Collection entries:
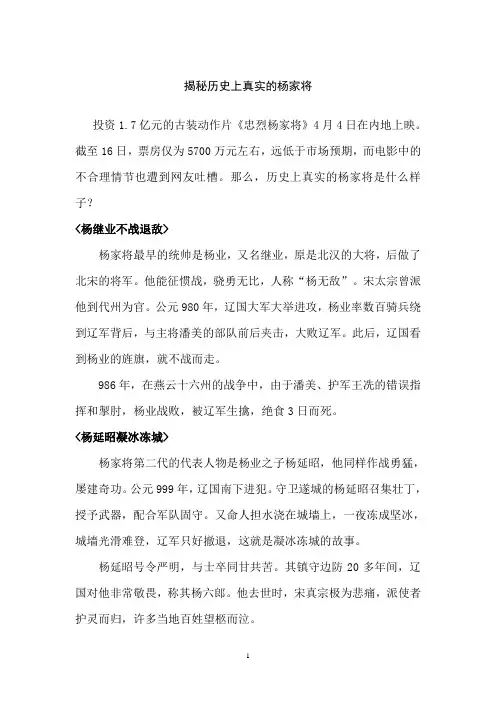揭秘历史上真实的杨家将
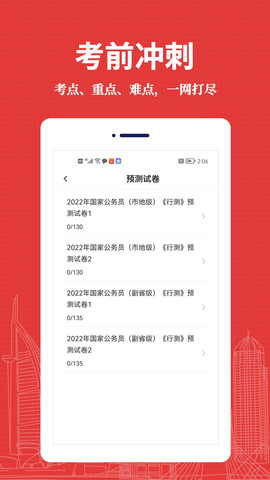 題庫制作助手截圖欣賞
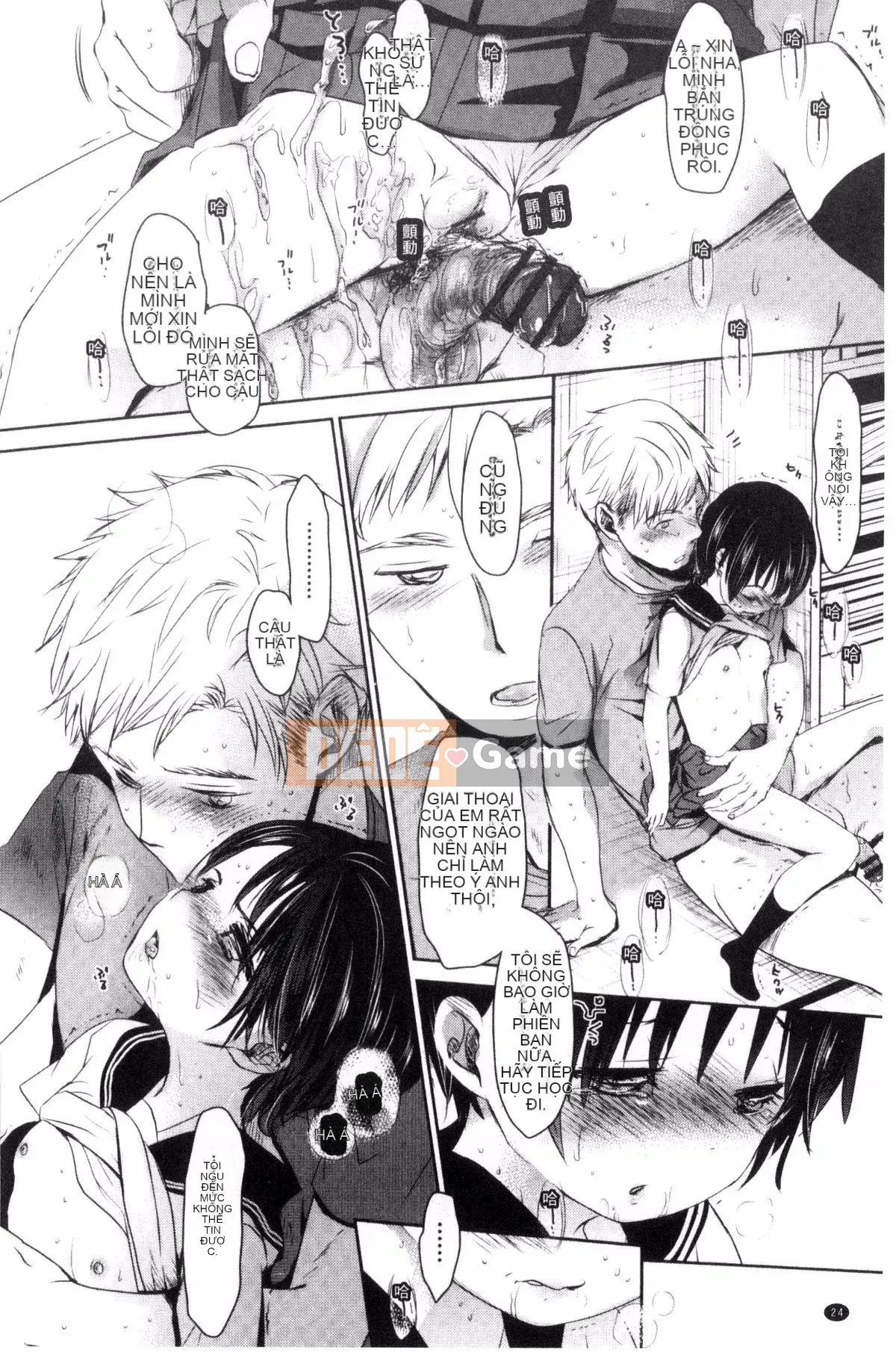 [Okada Kou] Những điều tôi không thể nói với bất cứ ai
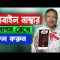 মোবাইল নাম্বার গোপন রেখে কল দিন | How to call by hiding own Mobile Number | HakimsVlog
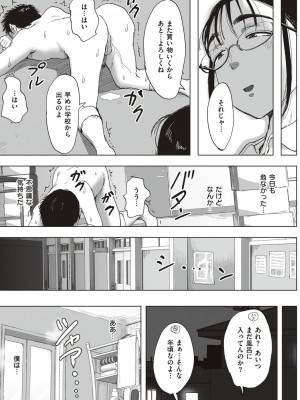 [藤崎チロ] 僕と事務員の藤田さん [DL版]_149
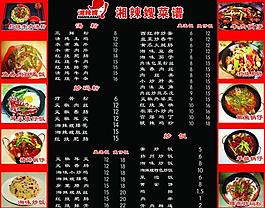 菜譜圖片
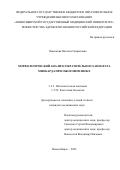 Ощепкова Наталья Гавриловна. Морфологический анализ сократительного аппарата миокарда при ожоговом шоке: дис. кандидат наук: 00.00.00 - Другие cпециальности. ФГБОУ ВО «Новосибирский государственный медицинский университет» Министерства здравоохранения Российской Федерации. 2022. 167 с.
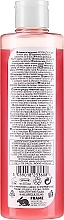 Pink Pineapple & Frangipani Flower Shower Gel - Avon Senses Flamingo Sunset Shower Cream — photo N4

◆ Aim of the task
A faithful copy of the data is required: each word kept, each picture omitted.

◆ Finished exercise
揭秘历史上真实的杨家将
 題庫制作助手截圖欣賞
 [Okada Kou] Những điều tôi không thể nói với bất cứ ai
 মোবাইল নাম্বার গোপন রেখে কল দিন | How to call by hiding own Mobile Number | HakimsVlog
 [藤崎チロ] 僕と事務員の藤田さん [DL版]_149
 菜譜圖片
 Ощепкова Наталья Гавриловна. Морфологический анализ сократительного аппарата миокарда при ожоговом шоке: дис. кандидат наук: 00.00.00 - Другие cпециальности. ФГБОУ ВО «Новосибирский государственный медицинский университет» Министерства здравоохранения Российской Федерации. 2022. 167 с.
 Pink Pineapple & Frangipani Flower Shower Gel - Avon Senses Flamingo Sunset Shower Cream — photo N4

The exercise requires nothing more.